— Start —

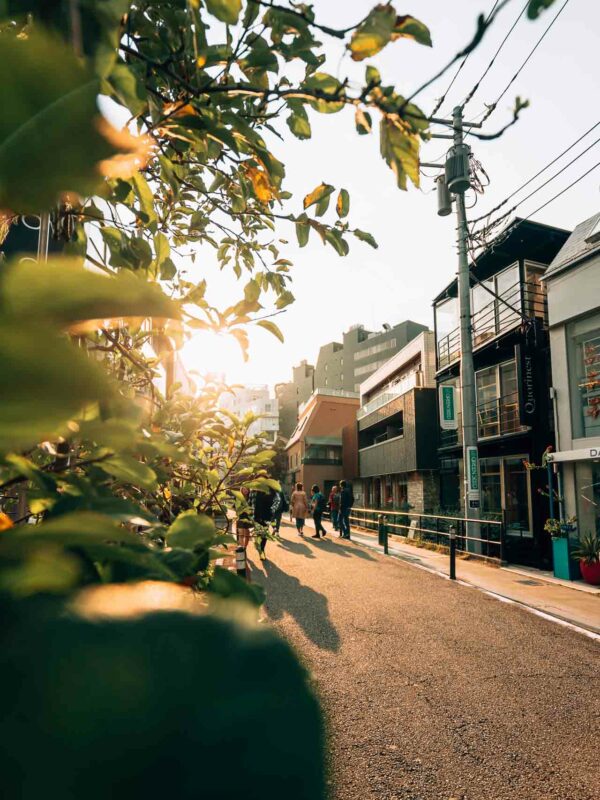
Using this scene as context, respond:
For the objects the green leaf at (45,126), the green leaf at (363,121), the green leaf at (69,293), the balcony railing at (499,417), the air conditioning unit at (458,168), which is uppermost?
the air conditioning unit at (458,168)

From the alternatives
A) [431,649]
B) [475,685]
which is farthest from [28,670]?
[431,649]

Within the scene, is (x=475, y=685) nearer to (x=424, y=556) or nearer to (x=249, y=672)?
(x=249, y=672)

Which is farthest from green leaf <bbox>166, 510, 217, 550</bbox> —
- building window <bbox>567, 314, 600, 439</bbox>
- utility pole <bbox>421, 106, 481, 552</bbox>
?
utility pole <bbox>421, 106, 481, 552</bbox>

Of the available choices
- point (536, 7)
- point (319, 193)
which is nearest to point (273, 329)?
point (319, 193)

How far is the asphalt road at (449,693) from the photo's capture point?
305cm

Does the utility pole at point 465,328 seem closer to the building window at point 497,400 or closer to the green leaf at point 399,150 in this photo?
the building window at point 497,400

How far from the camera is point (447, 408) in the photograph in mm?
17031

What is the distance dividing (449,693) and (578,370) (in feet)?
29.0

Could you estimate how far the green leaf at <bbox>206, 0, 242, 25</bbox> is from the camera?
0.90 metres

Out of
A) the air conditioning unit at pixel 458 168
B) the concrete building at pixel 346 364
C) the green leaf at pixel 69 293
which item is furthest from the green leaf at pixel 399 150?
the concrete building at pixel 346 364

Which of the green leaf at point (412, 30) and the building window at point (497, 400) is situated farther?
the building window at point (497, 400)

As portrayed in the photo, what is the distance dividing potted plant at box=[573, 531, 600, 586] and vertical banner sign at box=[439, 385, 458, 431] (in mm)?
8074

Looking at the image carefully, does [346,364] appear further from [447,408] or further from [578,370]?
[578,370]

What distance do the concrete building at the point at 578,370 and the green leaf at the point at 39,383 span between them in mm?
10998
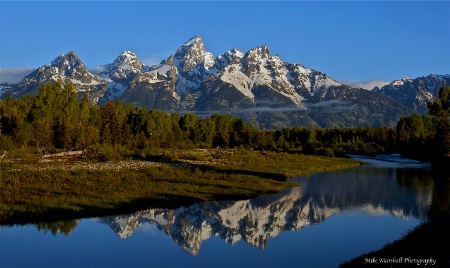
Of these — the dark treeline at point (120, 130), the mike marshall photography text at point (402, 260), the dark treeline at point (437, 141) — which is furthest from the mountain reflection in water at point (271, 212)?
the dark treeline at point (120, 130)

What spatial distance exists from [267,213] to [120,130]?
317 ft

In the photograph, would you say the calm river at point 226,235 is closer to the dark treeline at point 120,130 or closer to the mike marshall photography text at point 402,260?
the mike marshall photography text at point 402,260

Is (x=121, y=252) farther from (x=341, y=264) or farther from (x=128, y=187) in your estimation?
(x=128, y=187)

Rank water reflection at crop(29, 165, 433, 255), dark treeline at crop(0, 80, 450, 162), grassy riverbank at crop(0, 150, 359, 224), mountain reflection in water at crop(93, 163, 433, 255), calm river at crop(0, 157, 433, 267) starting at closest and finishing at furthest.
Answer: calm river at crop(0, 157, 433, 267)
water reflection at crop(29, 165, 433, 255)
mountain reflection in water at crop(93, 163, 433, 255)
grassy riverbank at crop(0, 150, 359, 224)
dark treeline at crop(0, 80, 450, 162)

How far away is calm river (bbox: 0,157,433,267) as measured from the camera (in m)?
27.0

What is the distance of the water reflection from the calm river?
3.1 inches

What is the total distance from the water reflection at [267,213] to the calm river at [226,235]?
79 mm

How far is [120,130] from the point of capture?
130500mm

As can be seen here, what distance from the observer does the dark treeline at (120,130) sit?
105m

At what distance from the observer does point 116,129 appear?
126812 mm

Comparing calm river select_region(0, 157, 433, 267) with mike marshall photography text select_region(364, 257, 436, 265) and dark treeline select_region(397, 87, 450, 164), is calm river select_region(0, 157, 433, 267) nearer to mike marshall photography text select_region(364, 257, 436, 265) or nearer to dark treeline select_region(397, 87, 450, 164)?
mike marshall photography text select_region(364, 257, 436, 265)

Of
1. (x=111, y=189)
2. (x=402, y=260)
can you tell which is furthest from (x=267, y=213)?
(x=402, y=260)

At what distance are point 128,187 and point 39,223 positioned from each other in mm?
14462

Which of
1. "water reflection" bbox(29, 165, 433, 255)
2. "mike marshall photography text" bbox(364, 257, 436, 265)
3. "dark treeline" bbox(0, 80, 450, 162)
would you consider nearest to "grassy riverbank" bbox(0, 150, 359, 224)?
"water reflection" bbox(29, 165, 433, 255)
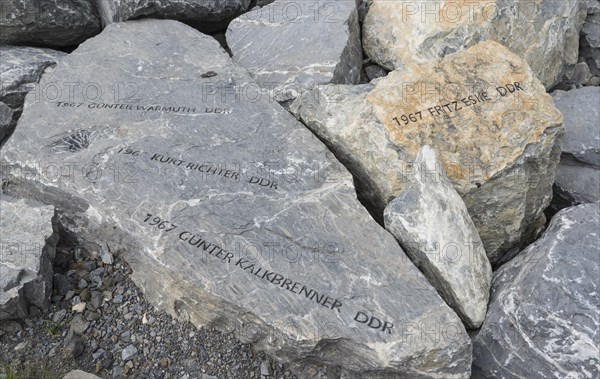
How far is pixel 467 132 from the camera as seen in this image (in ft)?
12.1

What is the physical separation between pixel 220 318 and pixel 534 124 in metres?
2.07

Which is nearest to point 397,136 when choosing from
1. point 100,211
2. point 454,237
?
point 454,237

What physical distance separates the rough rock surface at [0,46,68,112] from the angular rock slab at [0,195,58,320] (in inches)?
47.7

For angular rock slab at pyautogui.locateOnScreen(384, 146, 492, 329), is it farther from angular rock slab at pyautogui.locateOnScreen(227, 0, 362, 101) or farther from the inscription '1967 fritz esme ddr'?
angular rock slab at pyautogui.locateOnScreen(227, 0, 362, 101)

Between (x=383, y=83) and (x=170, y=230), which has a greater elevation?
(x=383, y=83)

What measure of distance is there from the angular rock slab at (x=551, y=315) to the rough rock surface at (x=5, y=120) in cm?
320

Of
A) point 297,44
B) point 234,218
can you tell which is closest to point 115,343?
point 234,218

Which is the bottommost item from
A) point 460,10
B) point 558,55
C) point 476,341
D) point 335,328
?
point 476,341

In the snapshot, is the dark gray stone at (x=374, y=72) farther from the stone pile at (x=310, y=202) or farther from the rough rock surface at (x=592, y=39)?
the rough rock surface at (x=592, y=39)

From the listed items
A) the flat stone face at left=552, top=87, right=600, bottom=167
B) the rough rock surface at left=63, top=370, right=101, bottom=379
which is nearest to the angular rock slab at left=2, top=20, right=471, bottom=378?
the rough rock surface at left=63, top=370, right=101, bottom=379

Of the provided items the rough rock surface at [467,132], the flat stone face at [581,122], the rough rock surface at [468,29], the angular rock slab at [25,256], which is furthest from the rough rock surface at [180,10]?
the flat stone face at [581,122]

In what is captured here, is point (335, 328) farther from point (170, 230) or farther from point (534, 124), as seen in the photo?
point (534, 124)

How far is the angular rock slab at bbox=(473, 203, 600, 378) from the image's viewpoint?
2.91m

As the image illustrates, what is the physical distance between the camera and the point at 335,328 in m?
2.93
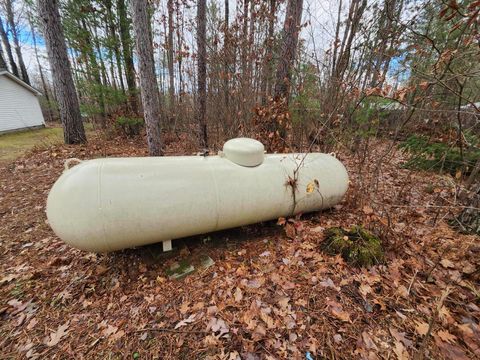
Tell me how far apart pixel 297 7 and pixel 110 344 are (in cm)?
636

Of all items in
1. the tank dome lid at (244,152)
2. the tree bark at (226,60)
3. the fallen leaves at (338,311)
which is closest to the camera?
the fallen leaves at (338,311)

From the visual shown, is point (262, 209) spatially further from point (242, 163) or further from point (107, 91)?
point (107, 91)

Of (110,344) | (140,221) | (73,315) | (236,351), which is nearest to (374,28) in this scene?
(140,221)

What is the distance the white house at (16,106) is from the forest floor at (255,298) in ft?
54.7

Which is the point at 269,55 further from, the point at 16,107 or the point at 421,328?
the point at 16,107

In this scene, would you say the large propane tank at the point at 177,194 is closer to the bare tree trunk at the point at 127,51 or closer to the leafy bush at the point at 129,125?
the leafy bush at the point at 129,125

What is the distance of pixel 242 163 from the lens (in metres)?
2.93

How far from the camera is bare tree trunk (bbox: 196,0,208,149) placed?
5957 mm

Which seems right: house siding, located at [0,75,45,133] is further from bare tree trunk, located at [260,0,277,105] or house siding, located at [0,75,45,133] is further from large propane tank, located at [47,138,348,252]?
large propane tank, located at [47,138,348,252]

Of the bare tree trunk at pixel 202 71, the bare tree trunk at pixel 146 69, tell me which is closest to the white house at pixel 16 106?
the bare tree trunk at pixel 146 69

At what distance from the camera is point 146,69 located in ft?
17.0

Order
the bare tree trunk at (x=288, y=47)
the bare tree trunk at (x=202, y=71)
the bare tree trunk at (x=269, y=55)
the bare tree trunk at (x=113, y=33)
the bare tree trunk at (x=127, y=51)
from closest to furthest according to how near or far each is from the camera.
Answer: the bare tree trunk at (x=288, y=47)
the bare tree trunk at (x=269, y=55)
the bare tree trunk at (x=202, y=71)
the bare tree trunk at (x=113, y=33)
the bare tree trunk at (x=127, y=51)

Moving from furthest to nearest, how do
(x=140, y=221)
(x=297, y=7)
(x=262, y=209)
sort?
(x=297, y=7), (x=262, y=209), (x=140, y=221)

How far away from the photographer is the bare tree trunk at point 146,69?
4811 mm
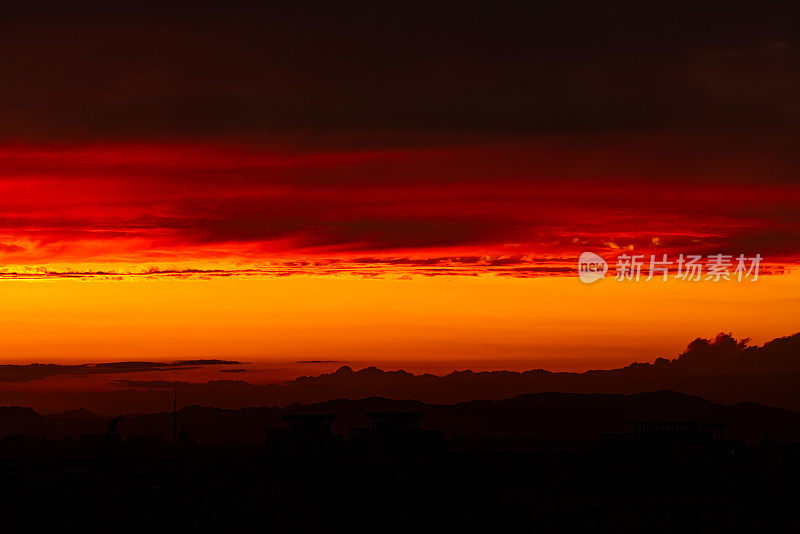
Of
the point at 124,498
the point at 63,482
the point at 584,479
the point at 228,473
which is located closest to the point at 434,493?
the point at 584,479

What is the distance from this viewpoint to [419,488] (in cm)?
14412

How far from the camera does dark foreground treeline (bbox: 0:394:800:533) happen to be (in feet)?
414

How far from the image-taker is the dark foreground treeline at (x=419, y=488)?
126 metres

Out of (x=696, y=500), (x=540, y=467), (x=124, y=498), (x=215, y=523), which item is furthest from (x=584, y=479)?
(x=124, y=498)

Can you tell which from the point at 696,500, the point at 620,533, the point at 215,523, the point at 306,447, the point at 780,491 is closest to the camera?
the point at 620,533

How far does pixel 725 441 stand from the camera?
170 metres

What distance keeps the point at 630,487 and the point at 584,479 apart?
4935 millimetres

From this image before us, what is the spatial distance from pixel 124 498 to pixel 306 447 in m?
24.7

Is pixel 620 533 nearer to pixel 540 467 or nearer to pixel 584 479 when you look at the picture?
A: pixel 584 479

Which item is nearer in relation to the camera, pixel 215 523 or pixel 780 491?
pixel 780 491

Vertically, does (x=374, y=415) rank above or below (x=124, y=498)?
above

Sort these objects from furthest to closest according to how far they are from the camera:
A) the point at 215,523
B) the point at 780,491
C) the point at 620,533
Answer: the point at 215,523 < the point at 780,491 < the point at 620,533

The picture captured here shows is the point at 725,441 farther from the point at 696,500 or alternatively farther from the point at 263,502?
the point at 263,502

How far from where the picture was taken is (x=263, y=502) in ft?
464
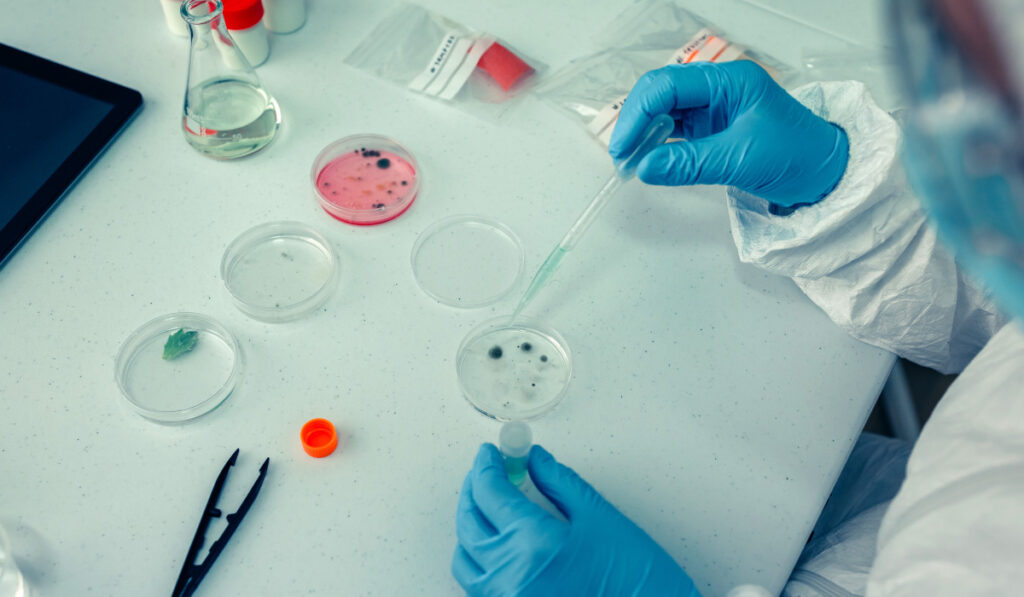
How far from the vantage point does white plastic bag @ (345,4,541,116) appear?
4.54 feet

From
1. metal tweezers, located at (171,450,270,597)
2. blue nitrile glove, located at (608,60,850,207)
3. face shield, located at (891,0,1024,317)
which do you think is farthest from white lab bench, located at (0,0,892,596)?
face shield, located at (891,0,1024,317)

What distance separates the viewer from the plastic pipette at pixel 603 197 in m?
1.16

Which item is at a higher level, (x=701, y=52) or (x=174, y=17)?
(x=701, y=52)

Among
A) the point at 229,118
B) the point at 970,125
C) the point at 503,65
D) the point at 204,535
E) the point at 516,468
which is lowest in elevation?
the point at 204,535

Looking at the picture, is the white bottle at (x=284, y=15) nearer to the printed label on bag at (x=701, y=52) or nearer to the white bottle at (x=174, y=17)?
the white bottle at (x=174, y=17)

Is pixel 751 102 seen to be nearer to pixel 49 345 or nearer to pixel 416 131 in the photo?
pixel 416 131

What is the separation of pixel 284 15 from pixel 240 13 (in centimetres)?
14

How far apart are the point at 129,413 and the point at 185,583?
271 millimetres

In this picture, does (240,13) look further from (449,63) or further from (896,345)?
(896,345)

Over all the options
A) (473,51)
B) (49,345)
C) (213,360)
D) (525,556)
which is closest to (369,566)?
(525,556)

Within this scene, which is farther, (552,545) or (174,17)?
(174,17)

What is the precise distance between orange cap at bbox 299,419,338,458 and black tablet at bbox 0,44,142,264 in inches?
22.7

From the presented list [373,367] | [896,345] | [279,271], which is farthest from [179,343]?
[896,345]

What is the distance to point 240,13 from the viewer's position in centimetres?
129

— End —

**Task to carry out:** Only the lines from the line with "The picture captured" to the end of the records should be repeated, exactly and without pictures.

**Reply:**
The picture captured here shows is the point at 725,441 farther from the point at 696,500 or alternatively farther from the point at 263,502?
the point at 263,502

How far from where the picture was taken is (x=263, y=502) in ft?
464
How far from the vantage point does white plastic bag @ (345,4,541,116) appear?
4.54 feet

From
1. metal tweezers, located at (171,450,270,597)
2. blue nitrile glove, located at (608,60,850,207)
3. face shield, located at (891,0,1024,317)
which do you think is farthest from white lab bench, located at (0,0,892,596)?
face shield, located at (891,0,1024,317)

What distance separates the viewer from the plastic pipette at pixel 603 197 in m?
1.16

Which item is at a higher level, (x=701, y=52) or (x=174, y=17)?
(x=701, y=52)

Among
A) the point at 229,118
B) the point at 970,125
C) the point at 503,65
D) the point at 204,535
E) the point at 516,468
which is lowest in elevation?
the point at 204,535

Looking at the picture, is the white bottle at (x=284, y=15) nearer to the printed label on bag at (x=701, y=52) or nearer to the white bottle at (x=174, y=17)?
the white bottle at (x=174, y=17)

Is pixel 751 102 seen to be nearer to pixel 49 345 or nearer to pixel 416 131 in the photo?
pixel 416 131

What is the separation of pixel 284 15 from pixel 240 13 (in centimetres)?
14

How far apart are the point at 129,413 and the point at 185,583?
271 millimetres

In this picture, does (240,13) look further from (449,63) or further from (896,345)?
(896,345)

Over all the options
A) (473,51)
B) (49,345)
C) (213,360)
D) (525,556)
which is closest to (369,566)?
(525,556)

Within this scene, which is farther, (552,545) or (174,17)?
(174,17)

What is the precise distance between orange cap at bbox 299,419,338,458 and black tablet at bbox 0,44,142,264 in inches?
22.7

From the presented list [373,367] | [896,345] | [279,271], which is farthest from [179,343]?
[896,345]

What is the distance to point 240,13 from the viewer's position in centimetres?
129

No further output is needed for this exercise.